Previous researchers have shown results of urinary stone classification using both CT scan and SEM-EDX. However, there are some limitations such as subjectivity and low accuracy. Therefore, further study is required fo future improvement, in this study are proposed, i.e. optimization of scanning and reconstruction parameters of urinary stones based on micro CT scan, classification of urinary stones according to dispersive X-ray spectrum, and optimization of convolutional neural network (CNN) parameters for urinary stones classification based on attenuation coefficient or HU.
The samples of this study were thirty urinary stones with diameter between 1–4 cm that had been removed from the patients through surgery. This study consisted of two main stages including data preparation and optimization of the automated classification parameters. Data preparation was done by optimizing the parameters of the micro CT scan, reconstruction, and the classification of urinary stones according to dispersive X-ray spectrum. Optimization of the automated classification parameters was conducted by selecting the algorithm, learning rate, batch size, and number of epochs.

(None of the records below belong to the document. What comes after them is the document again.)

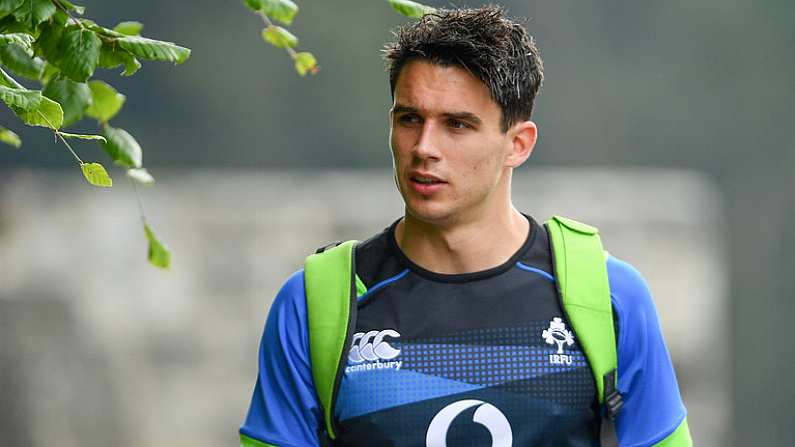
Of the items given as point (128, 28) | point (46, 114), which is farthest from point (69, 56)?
point (128, 28)

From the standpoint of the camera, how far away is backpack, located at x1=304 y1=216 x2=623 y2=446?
138 inches

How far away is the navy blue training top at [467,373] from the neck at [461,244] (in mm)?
56

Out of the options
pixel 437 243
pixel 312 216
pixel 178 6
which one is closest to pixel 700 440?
pixel 312 216

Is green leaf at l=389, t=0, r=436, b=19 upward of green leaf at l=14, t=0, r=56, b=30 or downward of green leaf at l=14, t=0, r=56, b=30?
upward

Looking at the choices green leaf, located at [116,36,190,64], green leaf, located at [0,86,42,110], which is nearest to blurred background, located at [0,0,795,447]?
green leaf, located at [116,36,190,64]

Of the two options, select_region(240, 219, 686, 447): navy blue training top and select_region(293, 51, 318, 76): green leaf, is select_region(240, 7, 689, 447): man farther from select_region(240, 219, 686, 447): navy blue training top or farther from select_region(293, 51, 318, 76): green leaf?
select_region(293, 51, 318, 76): green leaf

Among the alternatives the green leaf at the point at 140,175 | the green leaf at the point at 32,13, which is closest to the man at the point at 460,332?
the green leaf at the point at 140,175

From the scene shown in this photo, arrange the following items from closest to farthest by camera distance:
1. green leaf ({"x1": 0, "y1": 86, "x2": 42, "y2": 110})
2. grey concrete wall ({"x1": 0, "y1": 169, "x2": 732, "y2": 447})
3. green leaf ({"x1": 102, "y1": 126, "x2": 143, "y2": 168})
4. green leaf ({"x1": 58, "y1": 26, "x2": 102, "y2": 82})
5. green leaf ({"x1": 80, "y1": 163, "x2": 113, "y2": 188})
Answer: green leaf ({"x1": 0, "y1": 86, "x2": 42, "y2": 110}) < green leaf ({"x1": 58, "y1": 26, "x2": 102, "y2": 82}) < green leaf ({"x1": 80, "y1": 163, "x2": 113, "y2": 188}) < green leaf ({"x1": 102, "y1": 126, "x2": 143, "y2": 168}) < grey concrete wall ({"x1": 0, "y1": 169, "x2": 732, "y2": 447})

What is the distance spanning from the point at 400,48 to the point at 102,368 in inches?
393

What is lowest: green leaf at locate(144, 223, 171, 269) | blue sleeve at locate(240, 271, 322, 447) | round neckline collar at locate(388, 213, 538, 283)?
blue sleeve at locate(240, 271, 322, 447)

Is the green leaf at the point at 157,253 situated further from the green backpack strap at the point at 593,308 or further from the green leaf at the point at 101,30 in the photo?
the green backpack strap at the point at 593,308

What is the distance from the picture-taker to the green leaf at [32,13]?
9.71 feet

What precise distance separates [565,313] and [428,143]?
49 centimetres

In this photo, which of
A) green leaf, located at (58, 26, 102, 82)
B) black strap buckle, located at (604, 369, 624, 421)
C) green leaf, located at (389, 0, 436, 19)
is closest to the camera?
green leaf, located at (58, 26, 102, 82)
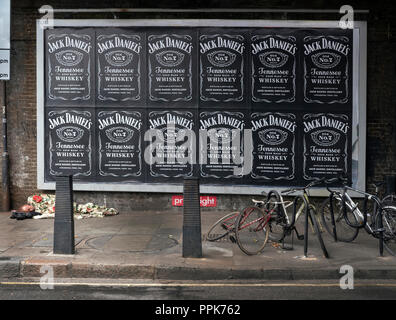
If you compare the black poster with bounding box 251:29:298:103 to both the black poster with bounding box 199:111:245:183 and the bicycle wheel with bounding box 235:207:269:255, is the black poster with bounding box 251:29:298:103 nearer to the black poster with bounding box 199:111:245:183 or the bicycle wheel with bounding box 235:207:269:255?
the black poster with bounding box 199:111:245:183

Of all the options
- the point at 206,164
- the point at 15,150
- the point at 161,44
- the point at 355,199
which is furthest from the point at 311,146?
the point at 15,150

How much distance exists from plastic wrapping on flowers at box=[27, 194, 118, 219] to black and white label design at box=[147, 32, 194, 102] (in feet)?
8.58

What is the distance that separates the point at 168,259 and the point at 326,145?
16.5 ft

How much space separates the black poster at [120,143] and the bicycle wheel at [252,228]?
3639mm

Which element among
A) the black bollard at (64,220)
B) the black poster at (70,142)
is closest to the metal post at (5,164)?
the black poster at (70,142)

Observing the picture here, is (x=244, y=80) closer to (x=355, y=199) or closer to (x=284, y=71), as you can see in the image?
(x=284, y=71)

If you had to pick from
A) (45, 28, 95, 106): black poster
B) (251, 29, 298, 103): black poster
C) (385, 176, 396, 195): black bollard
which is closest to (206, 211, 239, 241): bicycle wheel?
(251, 29, 298, 103): black poster

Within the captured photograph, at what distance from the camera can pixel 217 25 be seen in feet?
34.7

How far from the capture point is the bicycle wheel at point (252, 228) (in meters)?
7.39

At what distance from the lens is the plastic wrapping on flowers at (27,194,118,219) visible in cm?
1049

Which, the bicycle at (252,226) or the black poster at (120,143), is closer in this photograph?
the bicycle at (252,226)

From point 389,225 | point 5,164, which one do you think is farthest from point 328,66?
point 5,164

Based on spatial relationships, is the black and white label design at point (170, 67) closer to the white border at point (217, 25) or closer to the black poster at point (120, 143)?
the white border at point (217, 25)

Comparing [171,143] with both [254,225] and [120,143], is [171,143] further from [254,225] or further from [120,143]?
[254,225]
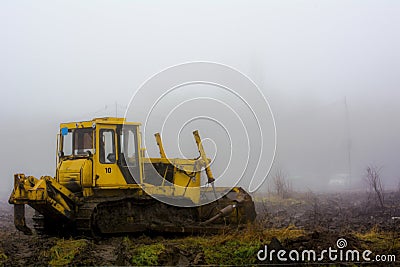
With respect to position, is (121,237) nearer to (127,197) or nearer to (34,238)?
(127,197)

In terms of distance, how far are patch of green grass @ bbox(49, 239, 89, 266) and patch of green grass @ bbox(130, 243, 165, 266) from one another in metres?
1.14

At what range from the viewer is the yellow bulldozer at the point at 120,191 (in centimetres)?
1297

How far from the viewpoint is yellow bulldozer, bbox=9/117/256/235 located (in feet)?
42.5

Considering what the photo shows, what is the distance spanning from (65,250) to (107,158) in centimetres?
303

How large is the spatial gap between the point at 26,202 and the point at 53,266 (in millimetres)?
2924

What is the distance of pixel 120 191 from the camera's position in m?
14.0

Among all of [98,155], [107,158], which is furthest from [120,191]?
[98,155]

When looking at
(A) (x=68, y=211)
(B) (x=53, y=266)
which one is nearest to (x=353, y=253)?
(B) (x=53, y=266)

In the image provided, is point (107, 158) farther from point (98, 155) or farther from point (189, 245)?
point (189, 245)

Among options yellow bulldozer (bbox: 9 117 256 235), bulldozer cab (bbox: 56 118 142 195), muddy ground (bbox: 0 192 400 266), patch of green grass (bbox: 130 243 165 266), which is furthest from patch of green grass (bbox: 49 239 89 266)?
bulldozer cab (bbox: 56 118 142 195)

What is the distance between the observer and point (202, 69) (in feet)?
42.1

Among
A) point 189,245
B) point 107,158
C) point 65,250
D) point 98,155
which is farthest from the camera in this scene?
point 107,158

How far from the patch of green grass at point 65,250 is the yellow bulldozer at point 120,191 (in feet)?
2.12

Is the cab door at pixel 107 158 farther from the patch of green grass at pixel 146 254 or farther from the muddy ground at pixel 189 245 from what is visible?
the patch of green grass at pixel 146 254
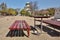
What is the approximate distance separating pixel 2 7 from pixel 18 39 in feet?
277

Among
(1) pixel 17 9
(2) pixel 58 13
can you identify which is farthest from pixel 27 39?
(1) pixel 17 9

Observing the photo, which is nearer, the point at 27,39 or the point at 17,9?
the point at 27,39

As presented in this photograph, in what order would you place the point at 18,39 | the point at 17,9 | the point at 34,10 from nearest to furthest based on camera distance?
the point at 18,39 < the point at 34,10 < the point at 17,9

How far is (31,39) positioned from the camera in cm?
877

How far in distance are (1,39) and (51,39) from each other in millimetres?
2866

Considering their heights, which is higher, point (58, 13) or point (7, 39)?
point (58, 13)

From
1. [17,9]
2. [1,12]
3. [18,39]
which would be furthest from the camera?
[17,9]

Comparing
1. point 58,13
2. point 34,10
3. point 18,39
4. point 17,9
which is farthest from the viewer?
point 17,9

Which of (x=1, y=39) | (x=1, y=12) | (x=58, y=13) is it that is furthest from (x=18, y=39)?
(x=1, y=12)

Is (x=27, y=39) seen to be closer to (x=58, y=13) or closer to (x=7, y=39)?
(x=7, y=39)

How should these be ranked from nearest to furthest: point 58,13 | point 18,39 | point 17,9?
1. point 18,39
2. point 58,13
3. point 17,9

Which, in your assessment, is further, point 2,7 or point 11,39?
point 2,7

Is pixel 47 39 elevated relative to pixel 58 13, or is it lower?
lower

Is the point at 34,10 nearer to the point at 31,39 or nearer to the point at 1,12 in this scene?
the point at 1,12
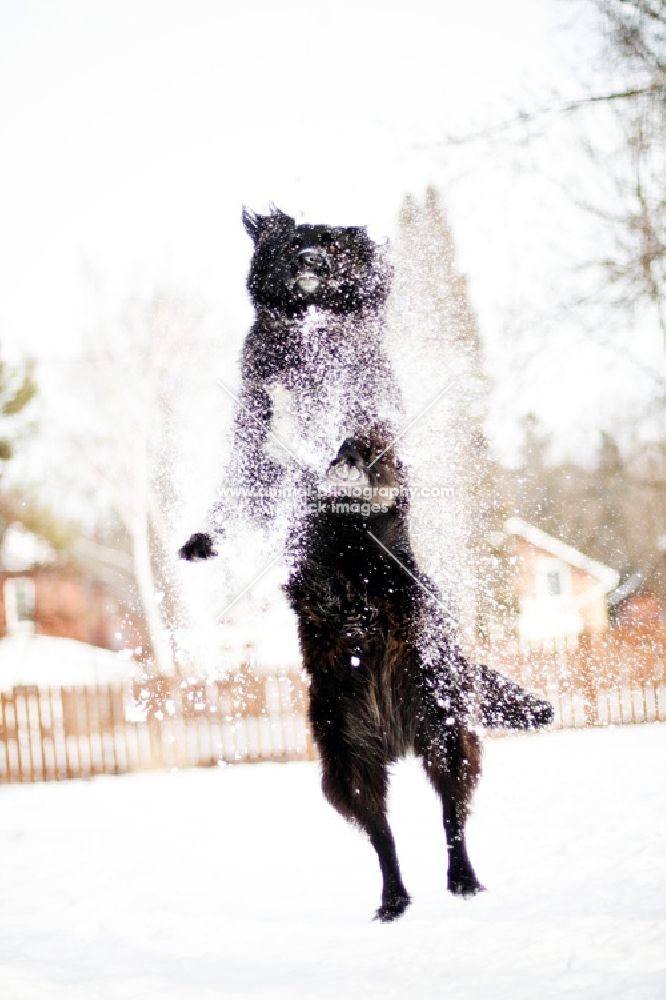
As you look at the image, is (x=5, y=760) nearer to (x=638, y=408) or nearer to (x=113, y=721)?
(x=113, y=721)

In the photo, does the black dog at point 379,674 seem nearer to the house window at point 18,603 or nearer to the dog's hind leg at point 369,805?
the dog's hind leg at point 369,805

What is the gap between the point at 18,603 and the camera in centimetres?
2048

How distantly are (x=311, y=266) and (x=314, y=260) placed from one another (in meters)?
0.02

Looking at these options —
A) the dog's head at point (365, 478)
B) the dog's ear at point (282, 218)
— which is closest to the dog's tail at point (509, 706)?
the dog's head at point (365, 478)

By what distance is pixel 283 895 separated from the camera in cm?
274

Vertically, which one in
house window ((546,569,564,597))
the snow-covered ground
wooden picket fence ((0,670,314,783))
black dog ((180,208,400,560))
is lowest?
wooden picket fence ((0,670,314,783))

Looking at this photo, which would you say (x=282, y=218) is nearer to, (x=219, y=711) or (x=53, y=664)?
(x=219, y=711)

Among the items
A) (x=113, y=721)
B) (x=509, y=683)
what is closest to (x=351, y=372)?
(x=509, y=683)

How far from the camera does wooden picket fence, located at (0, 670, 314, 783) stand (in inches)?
316

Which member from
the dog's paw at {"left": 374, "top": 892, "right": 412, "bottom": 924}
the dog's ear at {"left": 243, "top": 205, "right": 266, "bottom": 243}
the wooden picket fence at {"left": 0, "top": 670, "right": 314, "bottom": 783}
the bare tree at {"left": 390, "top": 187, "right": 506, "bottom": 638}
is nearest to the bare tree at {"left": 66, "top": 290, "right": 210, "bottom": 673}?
the wooden picket fence at {"left": 0, "top": 670, "right": 314, "bottom": 783}

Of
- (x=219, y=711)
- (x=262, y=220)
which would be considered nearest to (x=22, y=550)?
(x=219, y=711)

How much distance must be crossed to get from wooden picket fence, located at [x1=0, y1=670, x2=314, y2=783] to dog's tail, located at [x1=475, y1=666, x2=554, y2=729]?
5499 mm

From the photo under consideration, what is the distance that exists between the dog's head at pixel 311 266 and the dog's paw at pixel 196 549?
664mm

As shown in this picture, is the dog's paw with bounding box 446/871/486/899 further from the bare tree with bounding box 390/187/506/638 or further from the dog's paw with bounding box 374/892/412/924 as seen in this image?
the bare tree with bounding box 390/187/506/638
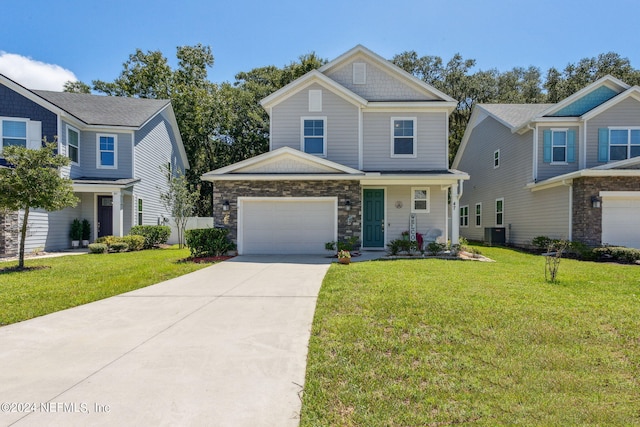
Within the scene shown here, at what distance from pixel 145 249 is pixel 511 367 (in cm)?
1632

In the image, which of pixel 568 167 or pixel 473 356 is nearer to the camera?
pixel 473 356

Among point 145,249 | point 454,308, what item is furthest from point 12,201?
point 454,308

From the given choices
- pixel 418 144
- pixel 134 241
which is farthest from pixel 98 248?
pixel 418 144

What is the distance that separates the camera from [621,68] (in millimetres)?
27047

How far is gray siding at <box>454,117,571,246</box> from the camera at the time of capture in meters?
14.4

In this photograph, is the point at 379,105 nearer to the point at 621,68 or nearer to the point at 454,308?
the point at 454,308

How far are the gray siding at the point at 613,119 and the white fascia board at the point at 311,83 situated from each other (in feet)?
32.6

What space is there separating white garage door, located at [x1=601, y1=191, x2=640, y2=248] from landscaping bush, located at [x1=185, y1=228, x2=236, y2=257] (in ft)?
45.6

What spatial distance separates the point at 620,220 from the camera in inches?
505

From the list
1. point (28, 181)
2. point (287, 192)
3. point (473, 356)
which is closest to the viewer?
point (473, 356)

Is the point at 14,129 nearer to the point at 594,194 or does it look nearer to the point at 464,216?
the point at 594,194

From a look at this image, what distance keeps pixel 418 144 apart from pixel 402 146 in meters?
0.66

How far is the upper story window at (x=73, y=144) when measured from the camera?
15539 millimetres

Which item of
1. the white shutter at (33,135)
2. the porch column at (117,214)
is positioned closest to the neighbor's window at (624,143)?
the porch column at (117,214)
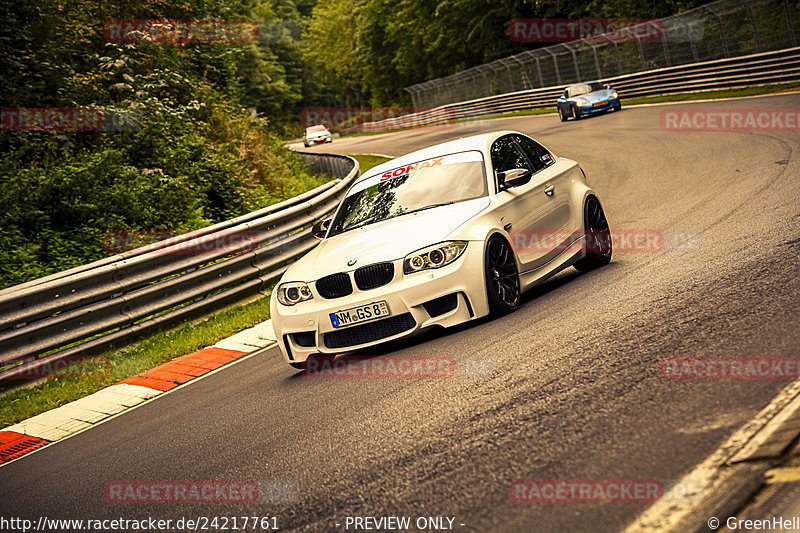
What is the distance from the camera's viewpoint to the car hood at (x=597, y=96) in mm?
30555

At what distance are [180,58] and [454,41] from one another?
49.4 metres

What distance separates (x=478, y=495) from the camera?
143 inches

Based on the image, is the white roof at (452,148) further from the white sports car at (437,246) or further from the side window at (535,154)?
the side window at (535,154)

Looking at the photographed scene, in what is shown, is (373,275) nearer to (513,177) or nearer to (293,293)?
(293,293)

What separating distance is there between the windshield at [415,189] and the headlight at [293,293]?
1083 mm

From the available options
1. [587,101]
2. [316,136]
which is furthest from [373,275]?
[316,136]

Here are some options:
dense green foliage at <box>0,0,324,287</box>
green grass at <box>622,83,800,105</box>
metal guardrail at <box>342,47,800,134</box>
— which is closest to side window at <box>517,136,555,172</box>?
dense green foliage at <box>0,0,324,287</box>

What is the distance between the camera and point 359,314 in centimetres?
674

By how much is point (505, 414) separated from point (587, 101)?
27.7 metres

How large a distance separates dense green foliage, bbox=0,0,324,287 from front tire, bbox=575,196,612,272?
7.69 m

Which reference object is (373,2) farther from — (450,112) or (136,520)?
(136,520)

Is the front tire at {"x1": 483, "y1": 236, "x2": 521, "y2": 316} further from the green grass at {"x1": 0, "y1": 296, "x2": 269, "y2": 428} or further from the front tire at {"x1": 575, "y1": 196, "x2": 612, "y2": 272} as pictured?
the green grass at {"x1": 0, "y1": 296, "x2": 269, "y2": 428}

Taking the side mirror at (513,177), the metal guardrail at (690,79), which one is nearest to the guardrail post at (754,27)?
the metal guardrail at (690,79)

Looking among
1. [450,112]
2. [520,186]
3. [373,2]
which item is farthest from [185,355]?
[373,2]
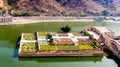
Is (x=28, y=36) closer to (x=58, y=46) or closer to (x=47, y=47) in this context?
(x=47, y=47)

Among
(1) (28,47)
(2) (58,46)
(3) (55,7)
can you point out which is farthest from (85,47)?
(3) (55,7)

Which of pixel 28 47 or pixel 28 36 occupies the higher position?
pixel 28 36

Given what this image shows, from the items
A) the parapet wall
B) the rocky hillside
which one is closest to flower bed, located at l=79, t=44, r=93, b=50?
the parapet wall

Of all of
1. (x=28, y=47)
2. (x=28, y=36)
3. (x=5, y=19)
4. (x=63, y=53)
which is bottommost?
(x=63, y=53)

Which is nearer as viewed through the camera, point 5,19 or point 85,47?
point 85,47

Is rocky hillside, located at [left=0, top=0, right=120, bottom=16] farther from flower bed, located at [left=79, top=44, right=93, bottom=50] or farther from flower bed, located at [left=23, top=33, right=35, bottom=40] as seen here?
flower bed, located at [left=79, top=44, right=93, bottom=50]

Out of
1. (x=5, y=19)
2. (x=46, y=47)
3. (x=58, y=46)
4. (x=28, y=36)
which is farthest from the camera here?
(x=5, y=19)

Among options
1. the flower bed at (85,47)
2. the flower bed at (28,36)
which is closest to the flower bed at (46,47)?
the flower bed at (85,47)
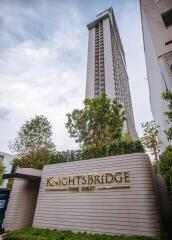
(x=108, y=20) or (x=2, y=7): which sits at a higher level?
(x=108, y=20)

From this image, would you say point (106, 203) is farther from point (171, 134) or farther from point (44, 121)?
point (44, 121)

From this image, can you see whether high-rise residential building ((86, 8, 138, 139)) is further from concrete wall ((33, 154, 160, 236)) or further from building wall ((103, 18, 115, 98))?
concrete wall ((33, 154, 160, 236))

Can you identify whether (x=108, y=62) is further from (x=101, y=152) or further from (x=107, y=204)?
(x=107, y=204)

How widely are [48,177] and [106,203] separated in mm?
4367

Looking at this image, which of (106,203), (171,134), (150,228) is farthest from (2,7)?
(150,228)

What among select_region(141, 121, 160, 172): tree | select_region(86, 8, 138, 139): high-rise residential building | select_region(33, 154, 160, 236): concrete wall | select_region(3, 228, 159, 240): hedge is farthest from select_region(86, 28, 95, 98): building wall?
select_region(3, 228, 159, 240): hedge

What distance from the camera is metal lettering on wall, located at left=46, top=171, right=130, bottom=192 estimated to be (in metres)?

There were three novelties of this study that including scanning and reconstruction parameters obtained based on the SNR value, classification of thirty urinary stones according to dispersive X-ray spectrum analysis, and developing the automated classification based on attenuation coefficient with high accuracy. The optimized scanning parameters (source voltage of 75 kV; current of 106 ?A; exposure time of 600 ms) obtained the highest SNR. Thirty urinary stones could be classified into four types: eleven calcium oxalate stones, seven calcium phosphate stones, eight mixed stones, and four UA stones.
The highest validation accuracy and the lowest RMSE values of the automated urinary stones classification informed the optimized parameter latihan. The parameters were obtained with the gradient descent with momentum (SGDM) algorithm, the number of epochs of 30, L2 regularization of 0,1, momentum of 0,9, batch size of 32, and learning rate of 10-5. The test accuracy of the method was 0,9959 with classification error of 1,2%. The method could not classify an image of the mixed stone due to the similarity of their HU values in several pixels.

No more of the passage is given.